# VPN OK from IOS, but not from Mac?



## kirkhayes (Aug 15, 2017)

OK, so I have been trying to setup my Windows computer at home so I can run around with my ios devices and my macbook while i travel.

I created a vpn L2tp on my Synology Nas and I was completely succesfull connecting to my windows computer (running tightvnc) via VPN and RealVnc Viewer from my iphone.

So next I decided to setup the VPN from my macbook. This was also succesful and I can connect to my home network from the mac.

However, when I launch RealVNC on my Mac and try to connect to the Laptop ...same exact configuration as from the iphone....it won't connect. 

It will give me an error stating that perhaps the computer is not configured for remotedesktop connections, etc... But here's the kicker, I can remote to it from local network, just not VPN.

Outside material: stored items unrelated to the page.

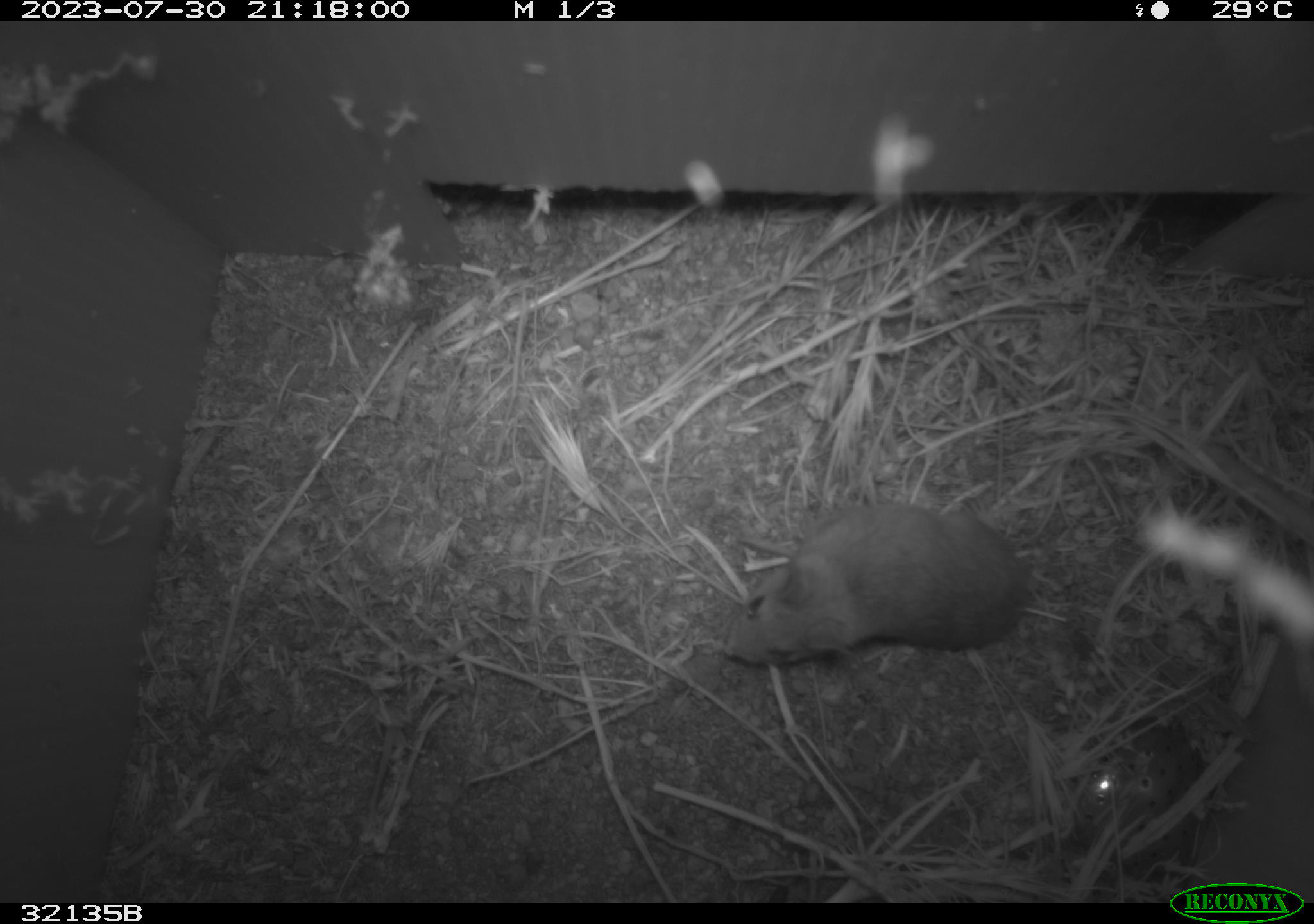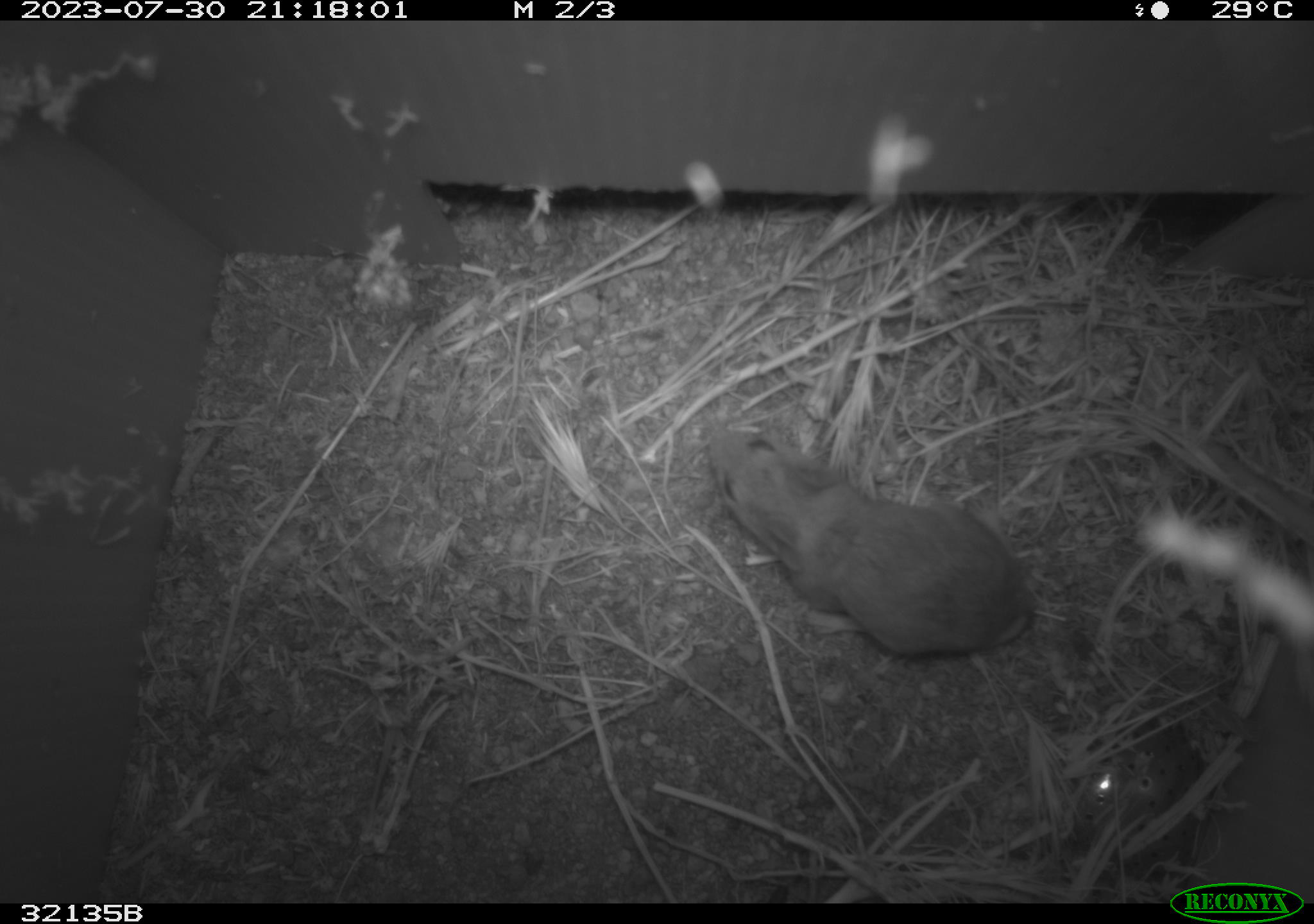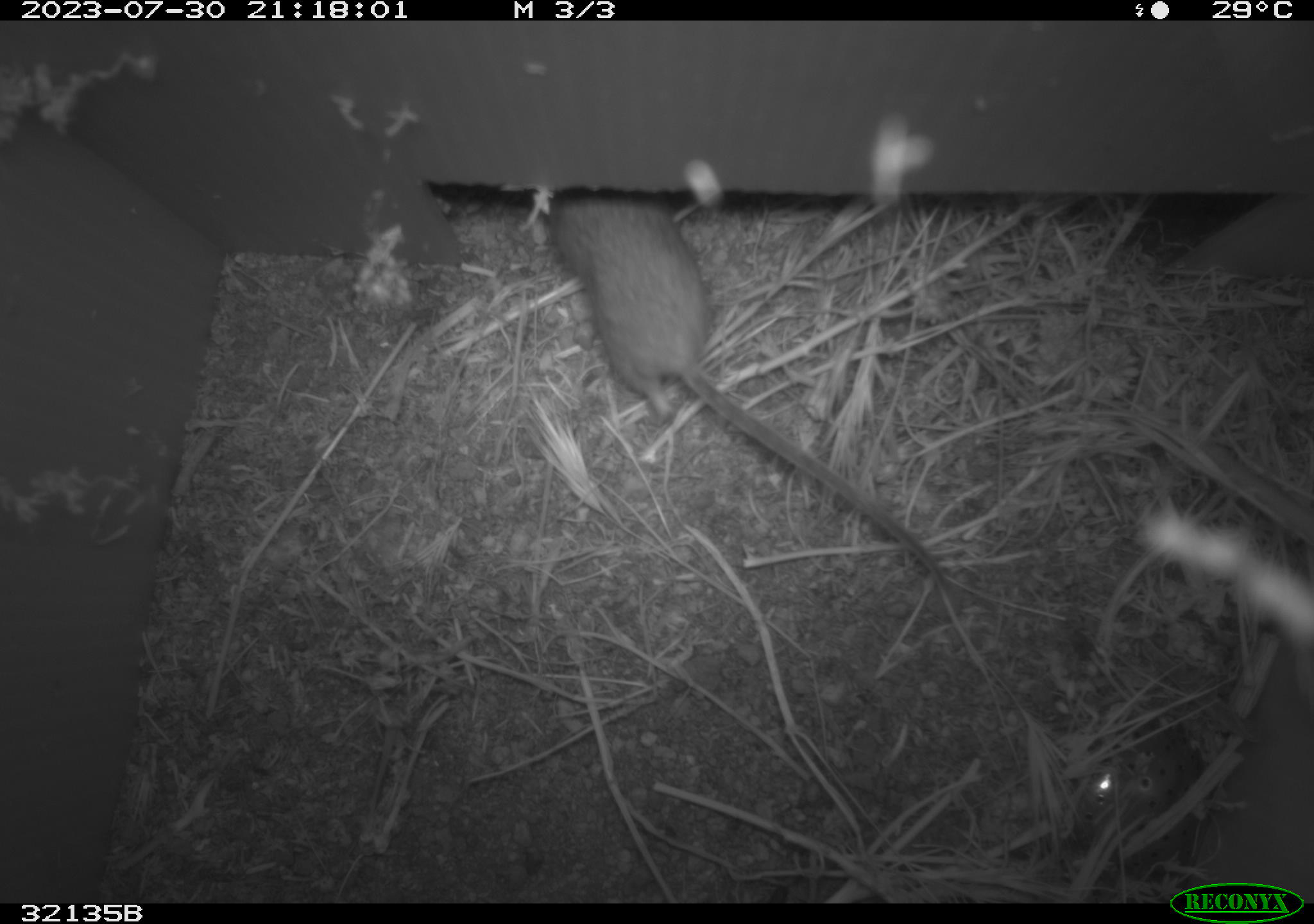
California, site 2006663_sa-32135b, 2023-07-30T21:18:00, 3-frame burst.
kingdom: Animalia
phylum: Chordata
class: Mammalia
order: Rodentia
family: Cricetidae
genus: Peromyscus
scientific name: Peromyscus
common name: deer mice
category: peromyscus species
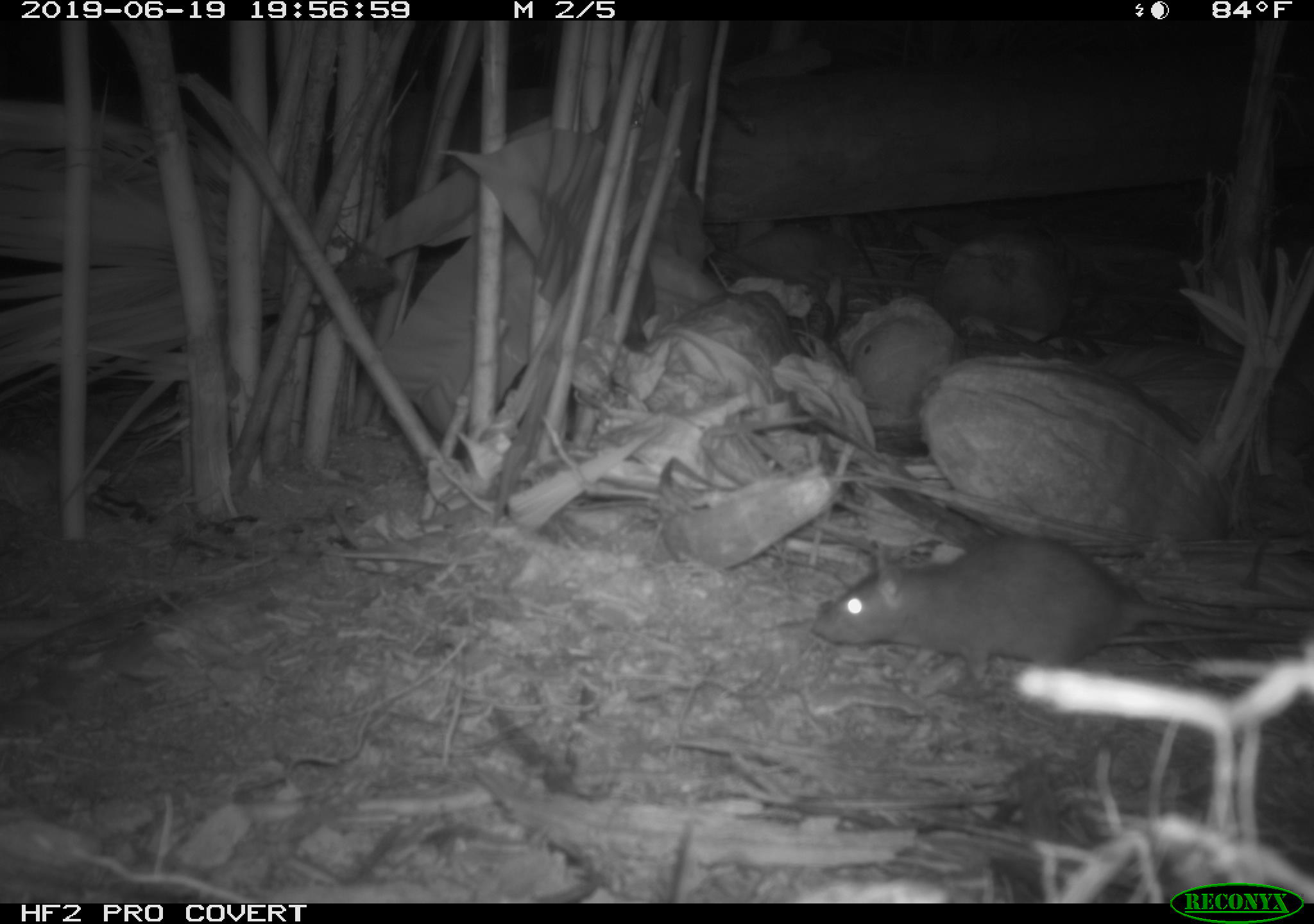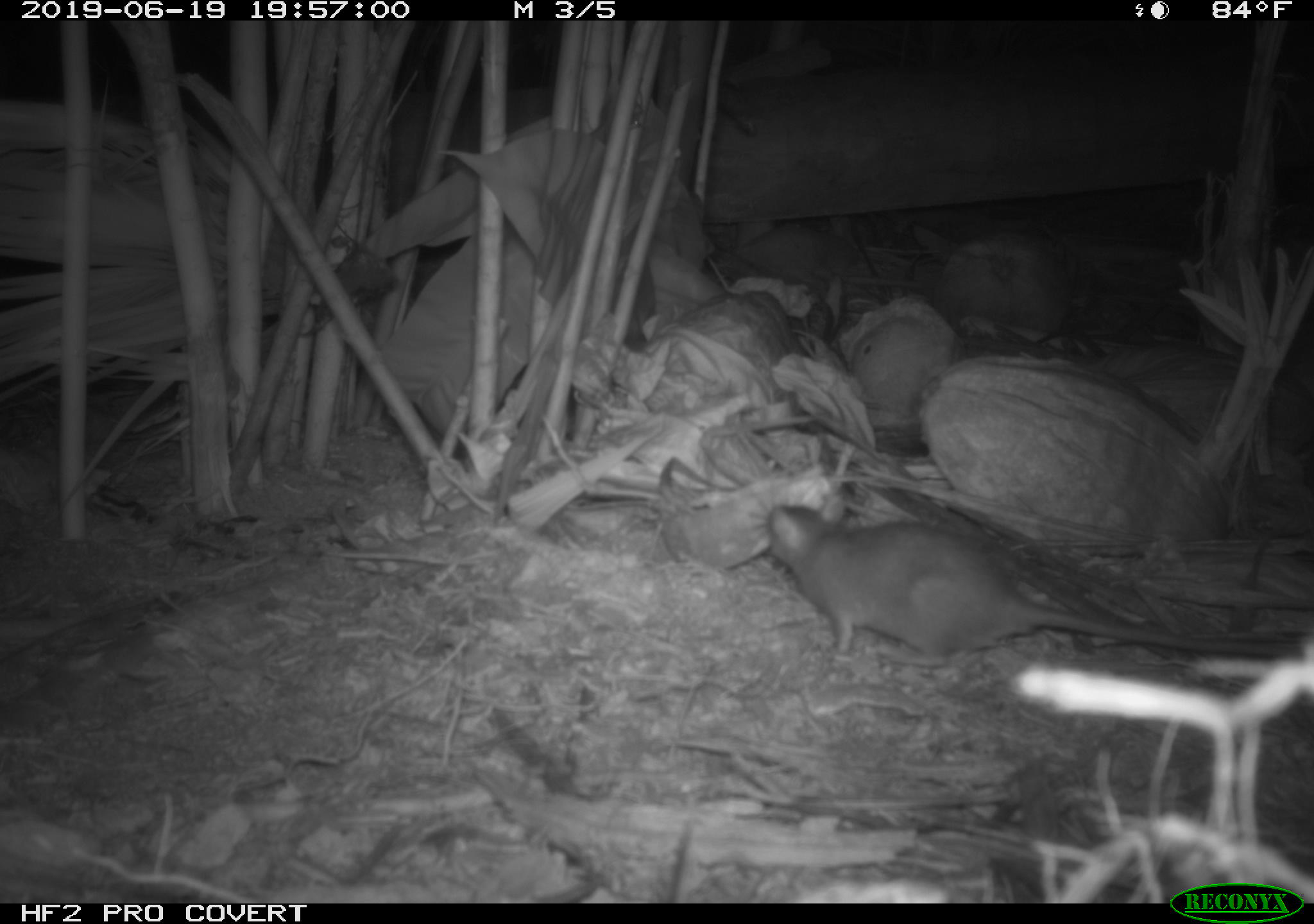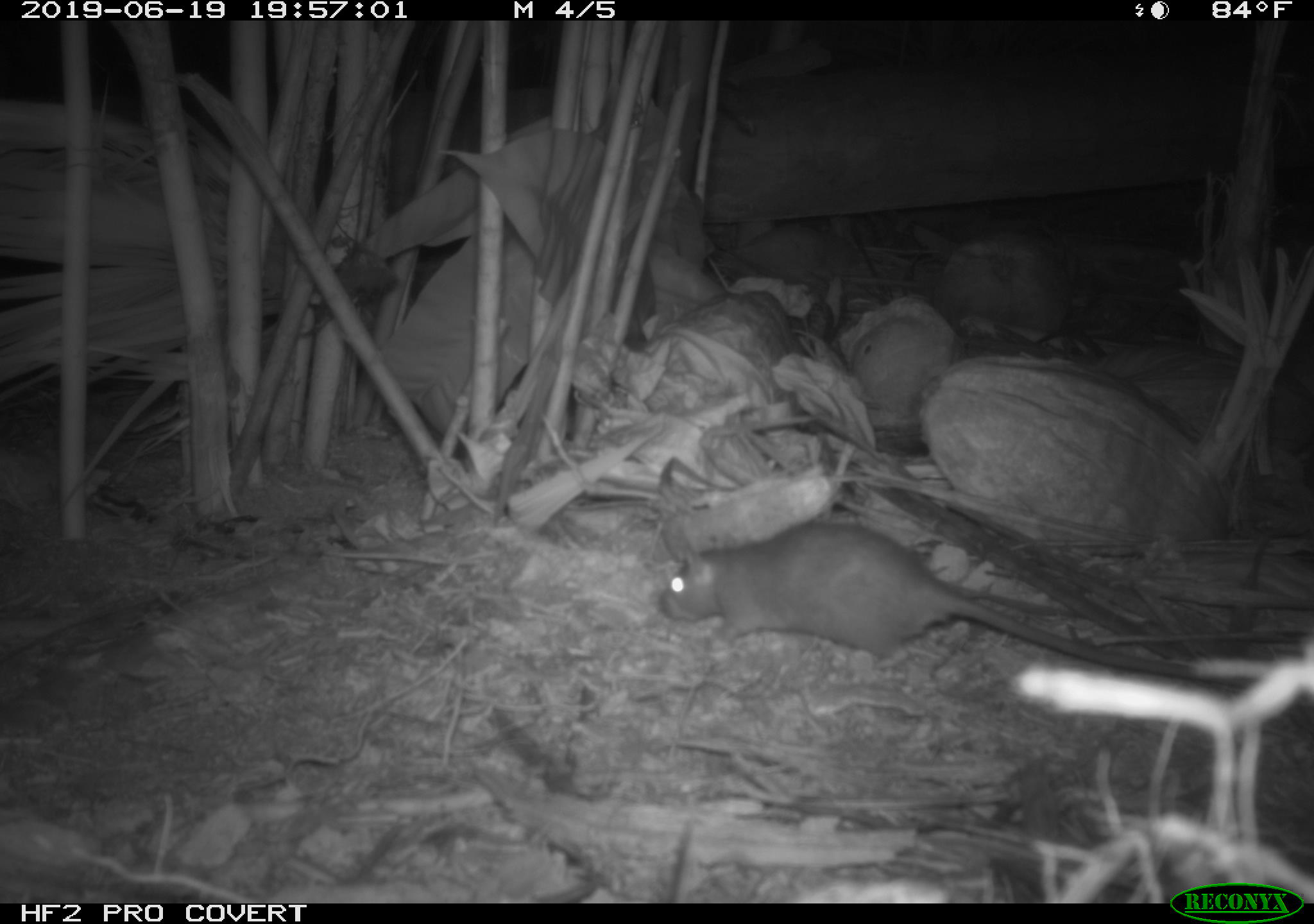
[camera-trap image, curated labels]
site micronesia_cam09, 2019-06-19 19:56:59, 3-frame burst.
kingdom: Animalia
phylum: Chordata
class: Mammalia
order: Rodentia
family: Muridae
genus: Rattus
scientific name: Rattus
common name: rat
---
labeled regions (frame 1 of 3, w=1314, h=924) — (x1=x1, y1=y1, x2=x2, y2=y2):
rat: (x1=809, y1=533, x2=1284, y2=694)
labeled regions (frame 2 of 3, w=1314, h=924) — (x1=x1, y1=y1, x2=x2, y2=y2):
rat: (x1=756, y1=498, x2=1314, y2=669)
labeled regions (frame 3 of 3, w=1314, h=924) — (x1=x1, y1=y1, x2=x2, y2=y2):
rat: (x1=638, y1=508, x2=1199, y2=676)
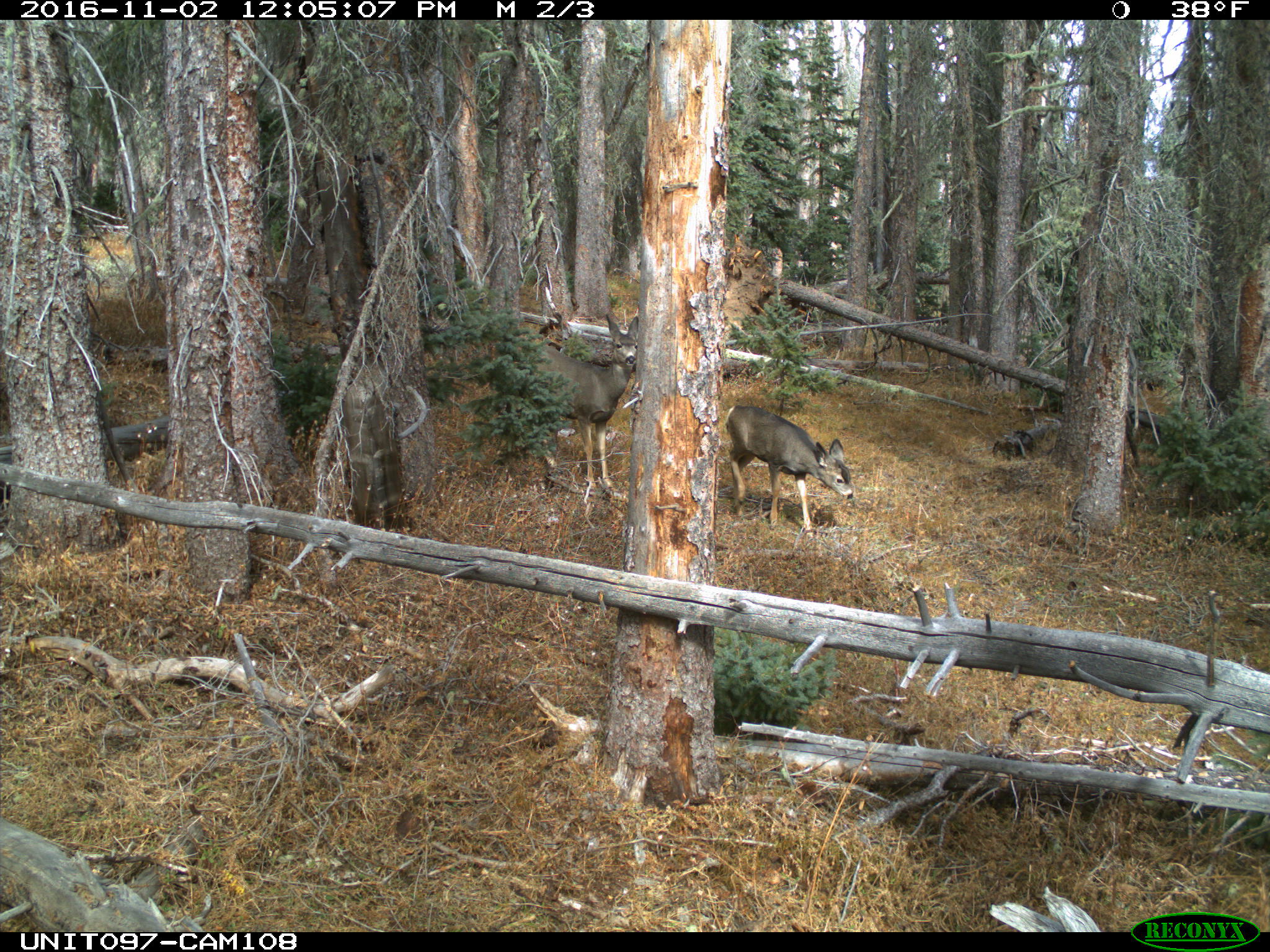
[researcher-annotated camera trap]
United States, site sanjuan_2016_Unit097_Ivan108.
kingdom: Animalia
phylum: Chordata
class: Mammalia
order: Artiodactyla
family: Cervidae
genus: Odocoileus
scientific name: Odocoileus hemionus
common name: mule deer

Iphone can connect local and vpn with realvnc
Macbook can connect local, but can not connect via VPN with realvnc

Any ideas?

Thanks,

Kirk


----------



## Markhascole (Mar 22, 2017)

I think it's a problem of your VPN.
You have to use any fast VPN like Express to sort out this issue.


----------



## spunk.funk (May 13, 2010)

REAL VNC is one of the fastest VPN programs for home users and companies as well. 
Here is a check list of things to make sure you get a good connection: https://www.howtogeek.com/214220/HOW-TO-ACCESS-YOUR-MACS-SCREEN-FROM-WINDOWS-AND-VICE-VERSA/


----------